**Data under study**
■ ■ ■ ■ ■

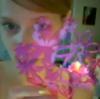 __cherlia userpic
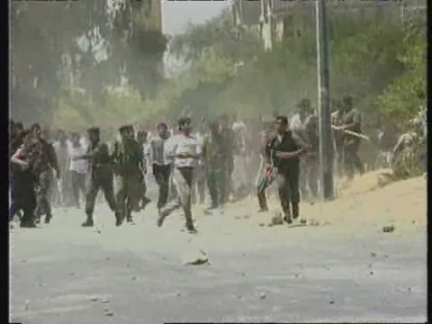 MIDDLE EAST: 6 PALESTINIANS KILLED IN CLASHES WITH ISRAELI SOLDIERS (2)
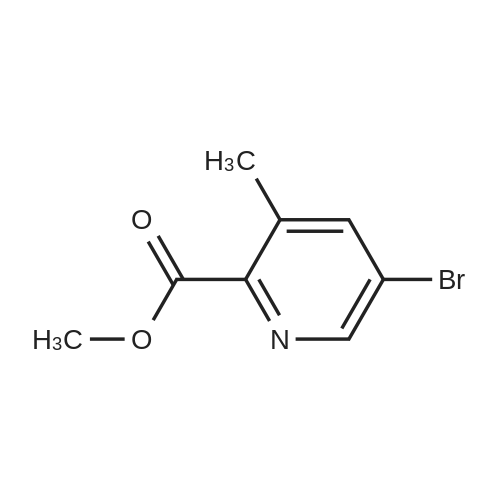 Chemical Structure| 213771-32-5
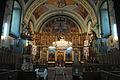 Cathedral of Saint Nicholas (Ruski Krstur) 05.jpg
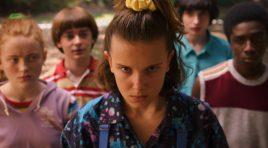 Stranger Things 3 y el contenido que llega a Netflix en julio 2019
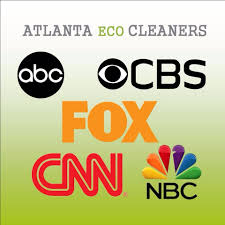 atlanta eco cleaners premier house cleaning and maid service eco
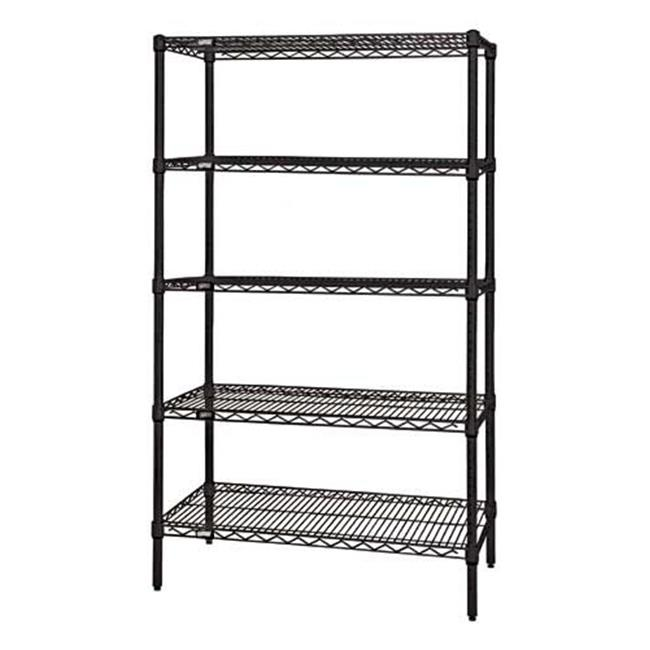 Quantum Storage WR63-1824BK-5 5-Shelf Black Wire Shelving Unit, 18 x 24 x 63 in.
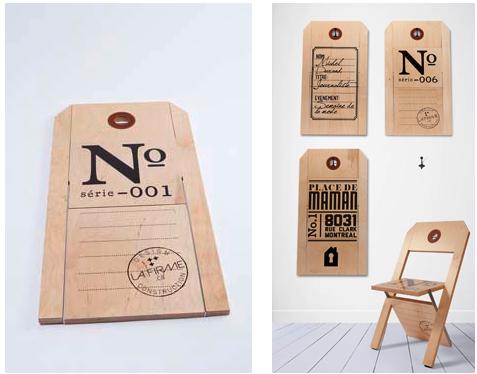 Para Diseño Plegable Silla Con EtiquetaObjetos Colgar De Bien IYfb6y7gv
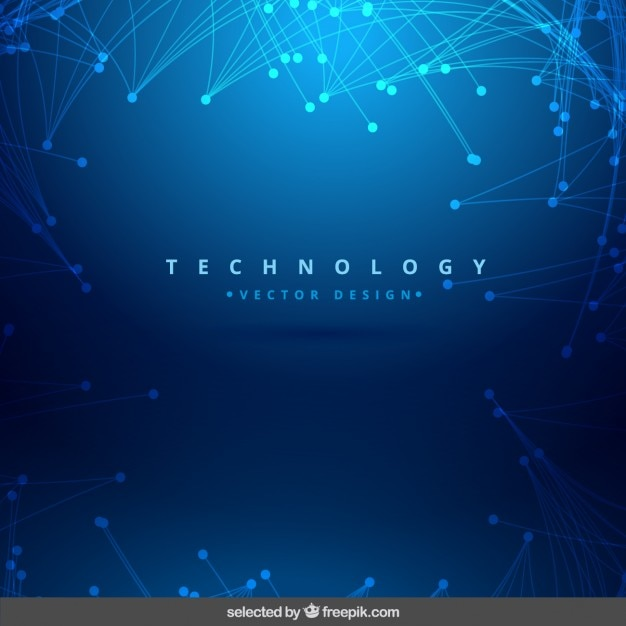 Blue shiny technology background Vector | Free Download
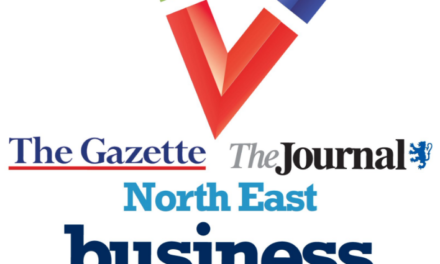 Espresso Web is Shortlisted for a North East Business Award
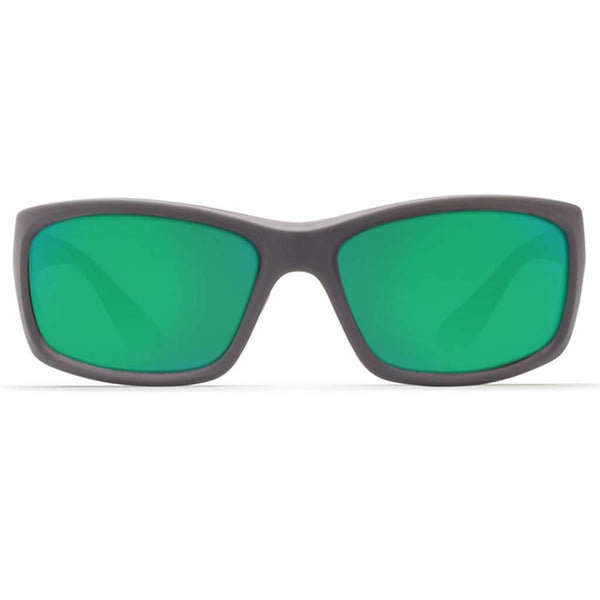 Jose Sunglasses in Matte Gray with Green Mirror Polarized Glass Lenses by Costa del Mar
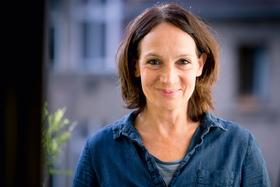 Bild: Marion Brasch: Ab jetzt ist Ruhe - Marion Brasch präsentiert ihre Familienbiografie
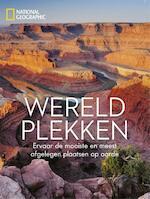 Wereldplekken - National Geographic Reisgids (ISBN 9789021565194)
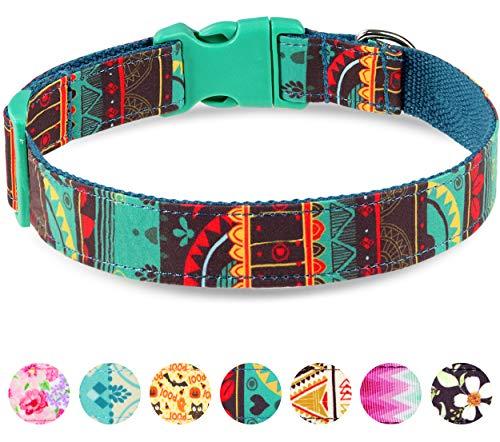 Taglory-Collar-Perro-AjustableEstilo-Unico-Collar-Adiestramiento-para-Perros-Medianos35-50cm-Verde-Oscuro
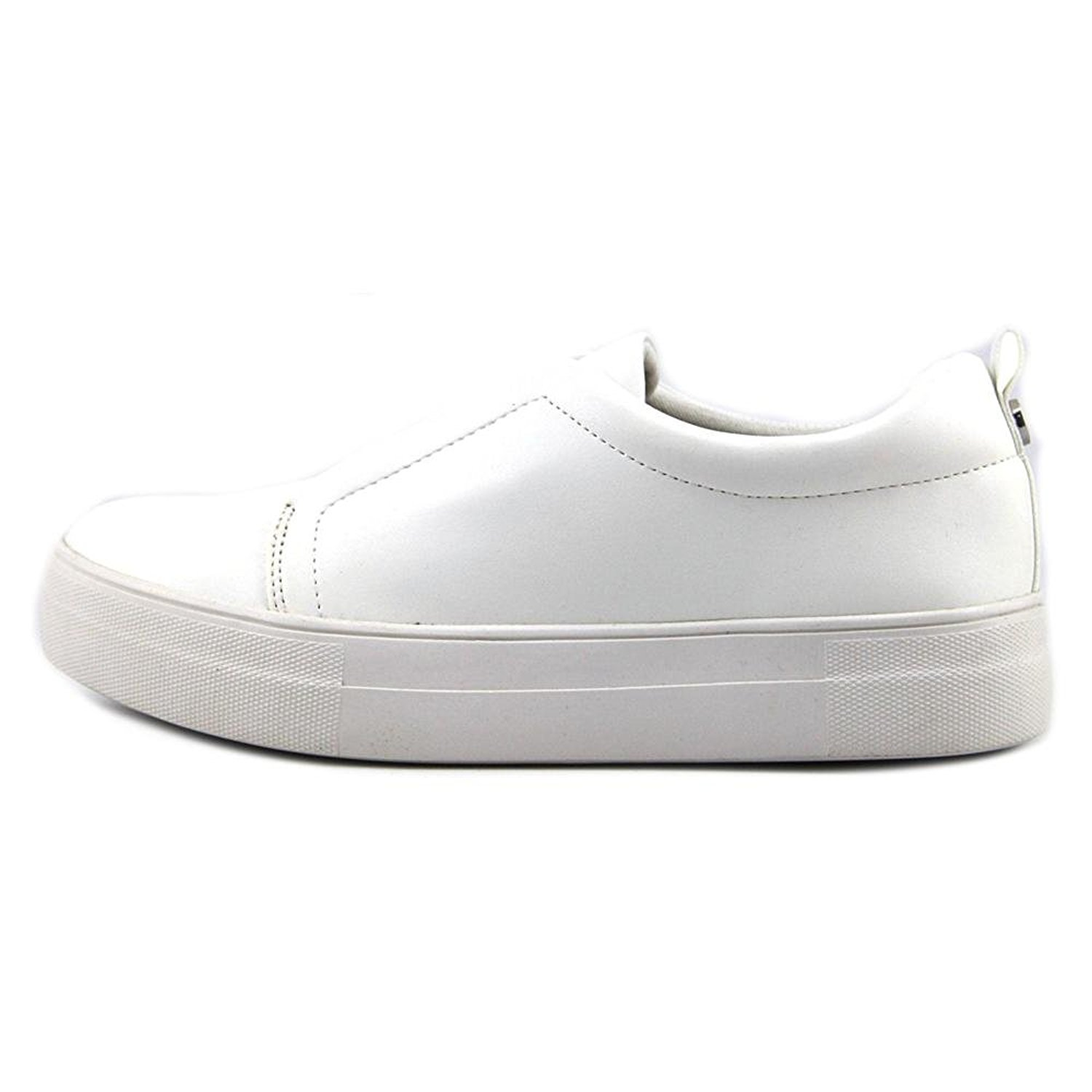 0b022871d12 Steve Madden Womens Goals Low Top Slip On Fashion Sneakers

■ ■ ■ ■ ■

**Exercise brief**
Please print every record exactly as written, without the pictures.

**Completed exercise**
 __cherlia userpic
 MIDDLE EAST: 6 PALESTINIANS KILLED IN CLASHES WITH ISRAELI SOLDIERS (2)
 Chemical Structure| 213771-32-5
 Cathedral of Saint Nicholas (Ruski Krstur) 05.jpg
 Stranger Things 3 y el contenido que llega a Netflix en julio 2019
 atlanta eco cleaners premier house cleaning and maid service eco
 Quantum Storage WR63-1824BK-5 5-Shelf Black Wire Shelving Unit, 18 x 24 x 63 in.
 Para Diseño Plegable Silla Con EtiquetaObjetos Colgar De Bien IYfb6y7gv
 Blue shiny technology background Vector | Free Download
 Espresso Web is Shortlisted for a North East Business Award
 Jose Sunglasses in Matte Gray with Green Mirror Polarized Glass Lenses by Costa del Mar
 Bild: Marion Brasch: Ab jetzt ist Ruhe - Marion Brasch präsentiert ihre Familienbiografie
 Wereldplekken - National Geographic Reisgids (ISBN 9789021565194)
 Taglory-Collar-Perro-AjustableEstilo-Unico-Collar-Adiestramiento-para-Perros-Medianos35-50cm-Verde-Oscuro
 0b022871d12 Steve Madden Womens Goals Low Top Slip On Fashion Sneakers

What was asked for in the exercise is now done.